“La donna dello scrittore”, nell’Europa di oggi i fantasmi di ieri

In sala dal 25 ottobre (per Academy Two), “La donna dello scrittore” del tedesco Christian Petzold che adatta in modo spiazzante, “Transito”, secondo romanzo d’esilio di Anna Seghers. Un esule tedesco in fuga dalla Germania e poi dalla Francia occupata dai nazisti. Ma l’ambientazione è l’Europa di oggi. Dove è più che evidente che i fantasmi di allora ci parlano di quelli che ora ci circondano. Il clima è orribile. Di delazioni e persecuzioni. E il frastuono è quello di un continuo ossessivo scorrere di camionette della Polizia. Che tuttavia non sono degli anni Quaranta, ma quelle attuali, di Macron …

Spiazzante operazione quella che il regista e sceneggiatore tedesco Christian Petzold ha fatto con Transito, secondo romanzo d’esilio di Anna Seghers scritto nei primi anni Quaranta.

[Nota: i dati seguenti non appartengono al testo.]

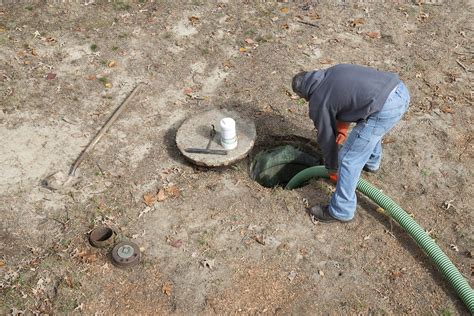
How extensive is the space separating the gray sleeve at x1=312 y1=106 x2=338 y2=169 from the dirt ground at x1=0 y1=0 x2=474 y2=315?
91cm

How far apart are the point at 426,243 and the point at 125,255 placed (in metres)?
3.42

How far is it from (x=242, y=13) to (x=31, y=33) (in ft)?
13.7

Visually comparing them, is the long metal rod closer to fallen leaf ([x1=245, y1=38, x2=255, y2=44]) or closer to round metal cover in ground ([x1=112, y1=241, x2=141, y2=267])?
round metal cover in ground ([x1=112, y1=241, x2=141, y2=267])

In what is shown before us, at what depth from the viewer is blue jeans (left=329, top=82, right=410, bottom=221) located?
4551 mm

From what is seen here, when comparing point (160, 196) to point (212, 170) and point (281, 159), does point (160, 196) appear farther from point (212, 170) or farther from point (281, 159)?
point (281, 159)

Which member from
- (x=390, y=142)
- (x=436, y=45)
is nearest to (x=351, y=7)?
(x=436, y=45)

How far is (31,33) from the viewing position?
8195mm

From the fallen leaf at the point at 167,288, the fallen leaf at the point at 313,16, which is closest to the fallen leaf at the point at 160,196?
the fallen leaf at the point at 167,288

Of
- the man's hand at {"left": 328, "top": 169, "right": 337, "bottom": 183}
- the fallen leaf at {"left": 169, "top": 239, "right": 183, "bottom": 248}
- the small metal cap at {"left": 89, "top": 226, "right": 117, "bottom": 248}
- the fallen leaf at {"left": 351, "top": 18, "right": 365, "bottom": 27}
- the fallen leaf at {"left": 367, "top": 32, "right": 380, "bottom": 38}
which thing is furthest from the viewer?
the fallen leaf at {"left": 351, "top": 18, "right": 365, "bottom": 27}

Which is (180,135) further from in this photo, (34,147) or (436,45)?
(436,45)

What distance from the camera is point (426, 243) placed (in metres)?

Abitualmente il cinema che attinge alla letteratura con l’intento di raccontare il presente mantiene l’epoca in cui è ambientata la storia, anche se lontanissima. Perché è vero che a volte la distanza restituisce al pensiero uno sguardo più limpido.

Petzold ha fatto il contrario: per raccontare la vita sospesa di quel popolo di fantasmi senza più case dove tornare, che sopravvivono con la speranza di passare i confini, di sbarcare altrove, perseguitati dalla Polizia, dai collaborazionisti – dunque gli ebrei o i comunisti descritti nel romanzo che in quel momento di ascesa trionfante del fascismo erano in fuga da Parigi e vagavano a Marsiglia aggrappati alla speranza di prendere una nave che li portasse in America – ha scelto la nostra epoca.

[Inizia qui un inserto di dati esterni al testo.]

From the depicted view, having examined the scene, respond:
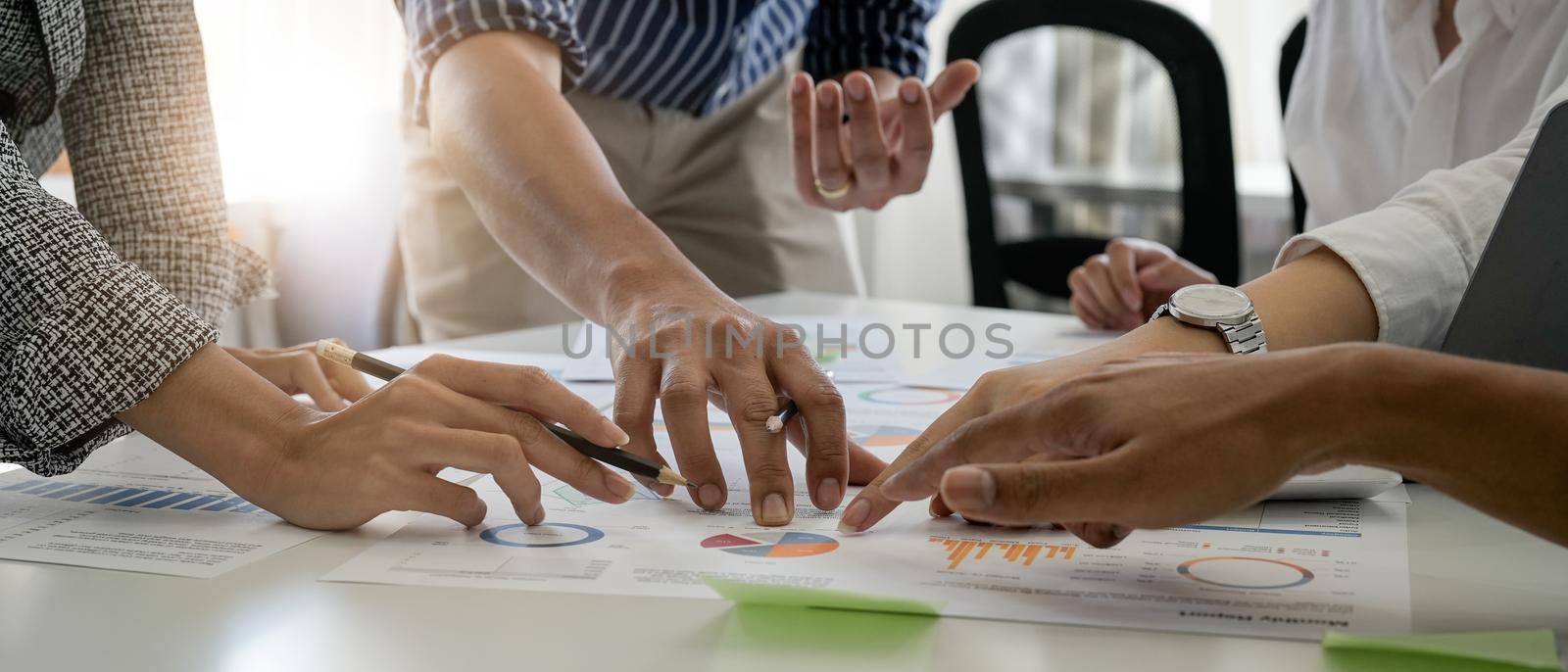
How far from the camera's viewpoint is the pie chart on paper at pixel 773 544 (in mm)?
630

Ha mantenuto i luoghi (Parigi e Marsiglia), i protagonisti, le dinamiche dei loro incontri, dei loro terrori, la perdita e nascita di rapporti affettivi, ma li ha traslocati, con un effetto e impatto mnemonico potente, nell’Europa di oggi. Dove è più che evidente che i fantasmi di allora ci parlano di quelli che ora ci circondano.

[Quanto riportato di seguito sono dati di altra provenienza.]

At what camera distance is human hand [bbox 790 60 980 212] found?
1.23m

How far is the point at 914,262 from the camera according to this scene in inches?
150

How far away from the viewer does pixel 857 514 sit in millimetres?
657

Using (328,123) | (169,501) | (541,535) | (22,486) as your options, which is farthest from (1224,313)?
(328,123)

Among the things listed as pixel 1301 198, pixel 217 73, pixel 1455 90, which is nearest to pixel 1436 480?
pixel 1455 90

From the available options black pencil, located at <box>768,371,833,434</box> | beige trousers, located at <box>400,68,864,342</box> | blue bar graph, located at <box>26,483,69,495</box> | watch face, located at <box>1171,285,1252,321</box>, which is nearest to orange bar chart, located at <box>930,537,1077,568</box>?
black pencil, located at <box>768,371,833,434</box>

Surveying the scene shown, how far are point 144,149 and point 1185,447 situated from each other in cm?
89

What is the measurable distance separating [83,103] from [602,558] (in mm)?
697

Passato in concorso al Festival di Berlino e ora in Italia distribuito da Academy Two, La donna dello scrittore, ha per protagonista Georg (Franz Rogowski) un tedesco in fuga dalla Germania e poi da Parigi che per un caso riesce ad impadronirsi dell’identità di uno scrittore che si è tolto la vita.

Si porta via il suo romanzo, i documenti e due lettere: una della moglie Marie (Paula Beer), di cui Georg, incontrandola poi, s’innamora, e una di un’ambasciata che gli avrebbe permesso la fuga da Marsiglia in Messico.

Il clima è orribile. Di delazioni e persecuzioni. E il frastuono è quello di un continuo ossessivo scorrere di camionette della Polizia. Che tuttavia non sono degli anni Quaranta, ma quelle attuali, di Macron.

Ma le dinamiche dei loro rapporti umani non in pochi momenti ti trasmettono una qualche affinità con Antonioni.
Il film è dichiaratamente influenzato dalla poetica, definita archeologia del presente, del regista Harun Farocki che di Petzold è stato maestro e amico. E stato lui, che una vita da “fantasma” l’ha provata, che gli ha fatto conoscere Transito.